Originally, goulash came from the Hungarian plains and the people who raised cattle there. By the 1800s, the pepper-spiked stew made its way into the Viennese kitchen and turned into many variations on a theme. Esterhazy, veal-, salon, and fiaker-gulasch are just a few.
With lean beef and onions as main ingredients, "saftgulasch" is especially popular. The secret is to use at least three-quarters of a pound of onions for every pound of beef.
- 3 1/2 pounds lean beef shank (boneless)
- 2 3/4 pounds onions
- 6 ounces lard (schmalz or oil)
- 3 to 4 tablespoons Hungarian paprika (edelsüß)
- 2 juniper berries (crushed)
- 1 teaspoon dried marjoram
- 1 teaspoon ground caraway
- 1 teaspoon sugar
- 1/4 teaspoon black pepper
- 1 teaspoon salt (plus more to taste)
- 2 tablespoons tomato paste
- 2 cloves garlic
- 1/2 to 1 teaspoon lemon zest
- 2 tablespoons cider vinegar
- 1 bay leaf
- 2 tablespoons flour
Cut the beef into 2-ounce chunks, and peel and cut the onions into long strips.
Heat part of the lard or oil in a large pan or Dutch oven, and brown the meat in batches. Remove to a plate.
Sauté the onions until golden brown in the rest of the oil. Add the ground paprika, juniper berries, marjoram, caraway, sugar, black pepper, and 1 teaspoon of salt, and brown in the oil for a very short time (30 seconds). Do not burn the ground paprika!
Add the tomato paste, garlic, and lemon zest, and stir.

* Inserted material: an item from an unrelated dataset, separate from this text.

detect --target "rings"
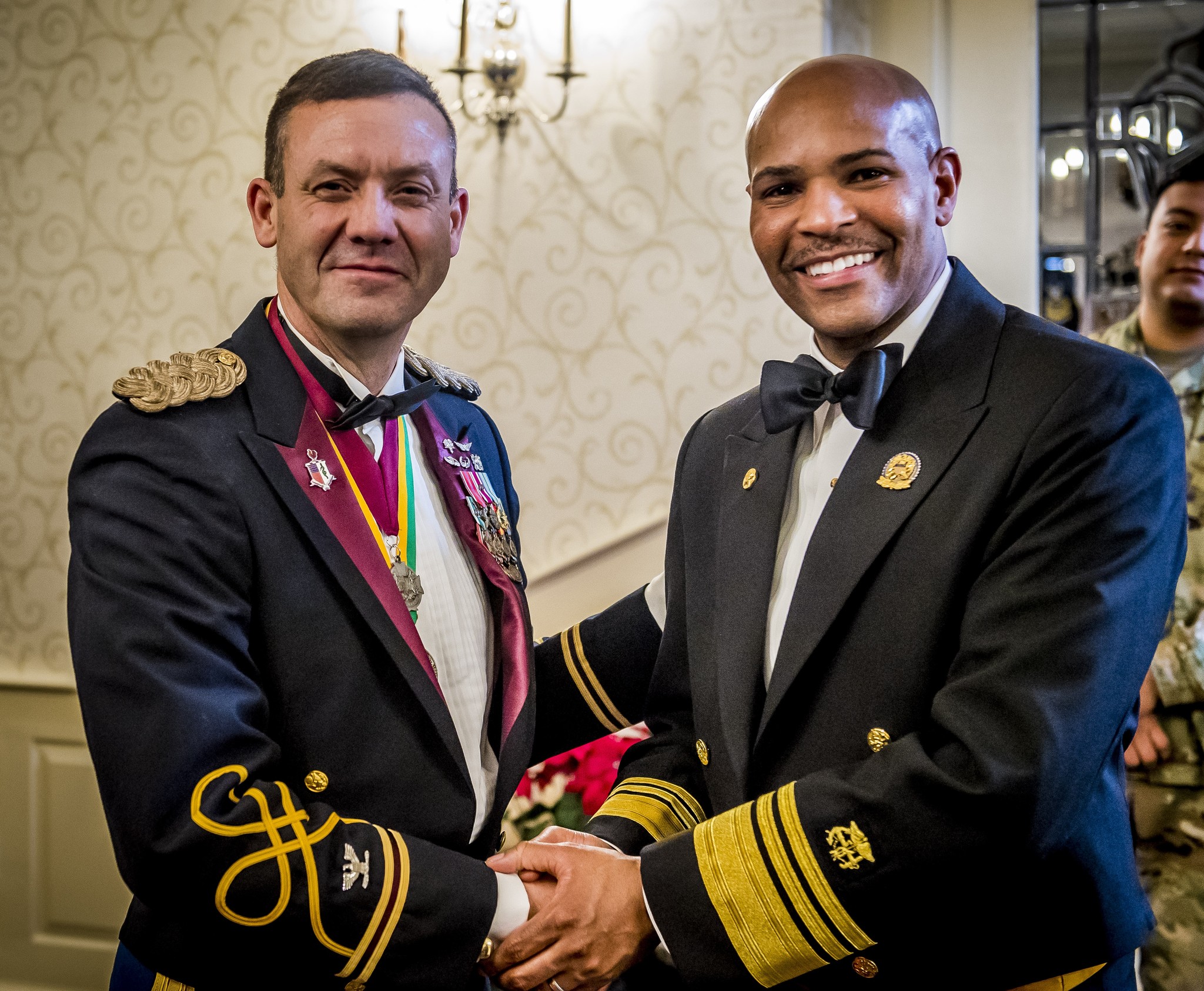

Quickly add the cider vinegar and about 4 cups of water. Bring to a boil. Reduce heat to low. Add bay leaf, if desired.
Add the brown meat, and braise for 2 1/2 hours. Stir occasionally, and add water as needed.
When the meat is soft, add the rest of the water, and bring back to a boil. Season to taste with salt.
To thicken the sauce, stir the flour together with a little cold water, and add in a thin stream to the stew. Stir until it comes to a boil.